You’ve just spent an entire Saturday morning cleaning your home—washing the floors, vacuuming the carpets, wiping down the kitchen and scrubbing the showers. But before you head out for lunch, be sure to check one more chore off your list: cleaning your cleaning supplies.
When not taken care of properly, brushes, brooms, mops and cloths not only lose their ability to deliver results, they can also spread germs and grime throughout your home the next time you clean. Here’s a list of the five cleaning supplies we tend to use most, and how to keep them in tip-top shape.
The sponge is the little workhorse of the kitchen, often used multiple times every day to wipe up spills and hand wash dishes. But sponges can get dirty and germ infested in a hurry. The USDA recommends that you put your kitchen sponge in the dishwasher and run it through a dry cycle*. It will come out fresh and sanitized.
Keep your kitchen sponge in a low-rimmed dish on the counter so the air can help it dry out between uses. And remember: Sponges have a short lifespan. Replace your kitchen sponge every week or so.
If you don’t give your mop proper TLC, it will quickly become more harmful than it is helpful. Wet mops should be rinsed in extremely hot (but not boiling) water after every use and then dried upside down thoroughly, which prevents that icky, sour smell.
If it’s a removable wet mop head (but not a sponge head), you can toss it in the laundry with a cup of white vinegar. To give sponge mops a deep clean, soak them in a utility sink filled with hot water and a cup of vinegar, then dry thoroughly. If you can dry your wet or sponge mops in the sun, even better!
It’s the best thing for sweeping up kitchen crumbs and those pesky dust bunnies that collect in corners, but your broom will lose its cleaning mojo if you don’t give it regular attention. Keep those hardworking bristles clean by taking your broom outside and banging it against a tree every few uses to dislodge accumulated dirt and dust particles. You can also use your vacuum’s brush attachment to suck up debris.
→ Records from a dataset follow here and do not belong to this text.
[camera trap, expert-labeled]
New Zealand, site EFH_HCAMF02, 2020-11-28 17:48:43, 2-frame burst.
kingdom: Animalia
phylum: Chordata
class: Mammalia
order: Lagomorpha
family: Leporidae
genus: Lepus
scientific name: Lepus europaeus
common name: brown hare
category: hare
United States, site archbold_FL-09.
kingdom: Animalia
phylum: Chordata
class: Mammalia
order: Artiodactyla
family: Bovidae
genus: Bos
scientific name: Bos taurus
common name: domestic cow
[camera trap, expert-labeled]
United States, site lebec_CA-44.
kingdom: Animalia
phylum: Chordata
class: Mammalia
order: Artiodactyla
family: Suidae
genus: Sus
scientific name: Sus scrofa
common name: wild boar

Scrub brushes that have plastic handles can—and should—be put in the top rack of your dishwasher every time you run a load of dishes to get clean and sanitized. If your scrub brush has a wooden handle, soak only the bristles in a bowl of hot water with a few tablespoons of white vinegar and a drop of dish soap for at least an hour. Then let the bristles dry thoroughly.
If your dishrags harbor a yucky smell even with regular washings, you don’t need to toss them, but you do need to bust out the big guns when it comes to disinfecting. Your best bet? Boil your rags in a large pot for 15 minutes to kill the bacteria, mold and mildew that’s stinking them up. Next, carefully remove the rags from the pot and run them through a regular cycle in your washing machine.
To keep smells at bay going forward, add a cup of white vinegar along with your regular detergent every time you wash your dishrags. Reach for a fresh dishrag every morning, and avoid a stinky laundry room by letting each rag air dry before tossing it in the hamper.